WHAT YOU SHOULD DO: Return the full set of entries precisely. Do not carry over any pictures.

Data items
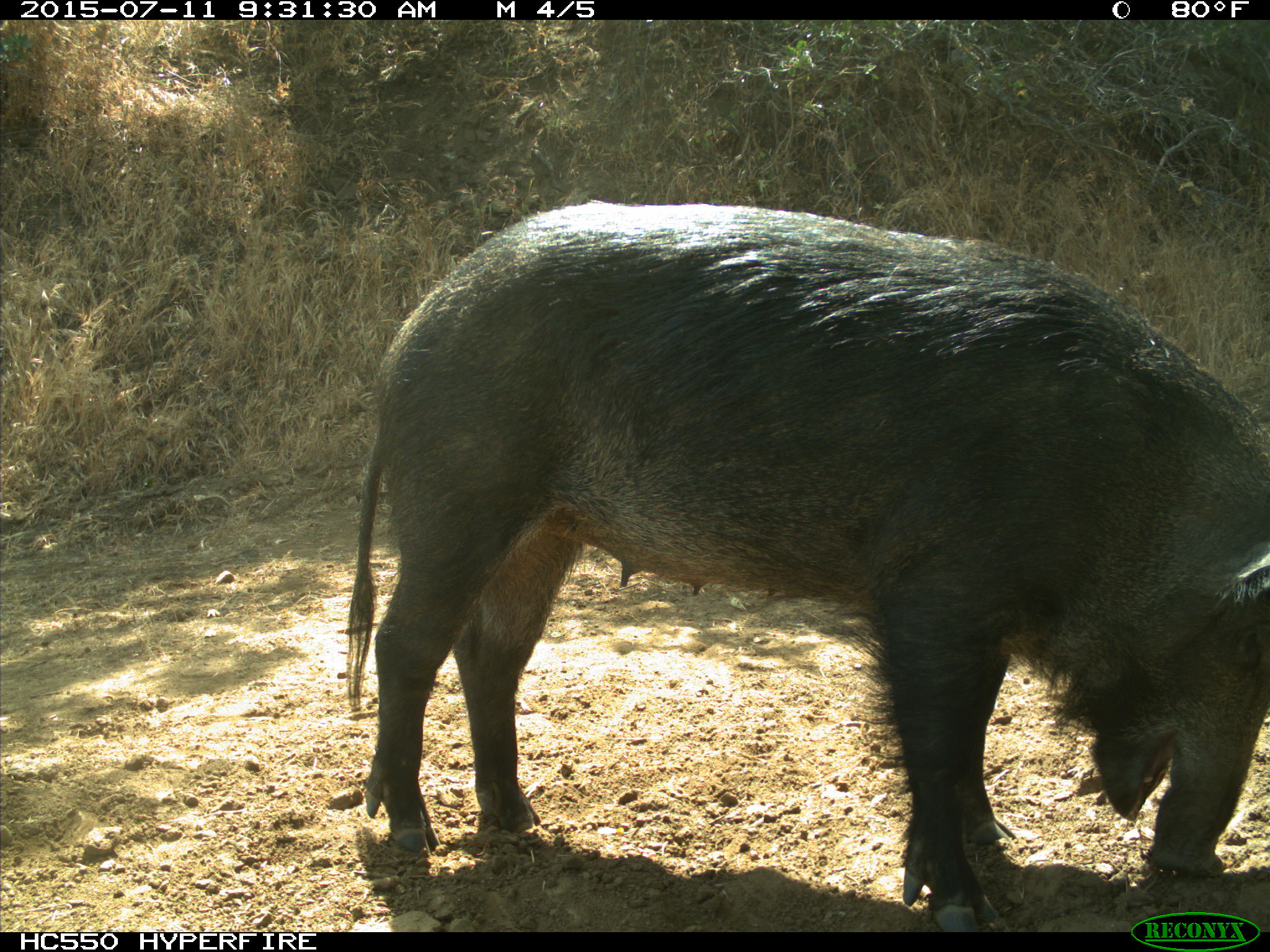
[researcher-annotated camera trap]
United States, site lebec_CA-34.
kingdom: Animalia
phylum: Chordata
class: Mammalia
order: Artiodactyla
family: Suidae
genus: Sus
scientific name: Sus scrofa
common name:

COMPLETED EXERCISE:
[researcher-annotated camera trap]
United States, site lebec_CA-34.
kingdom: Animalia
phylum: Chordata
class: Mammalia
order: Artiodactyla
family: Suidae
genus: Sus
scientific name: Sus scrofa
common name:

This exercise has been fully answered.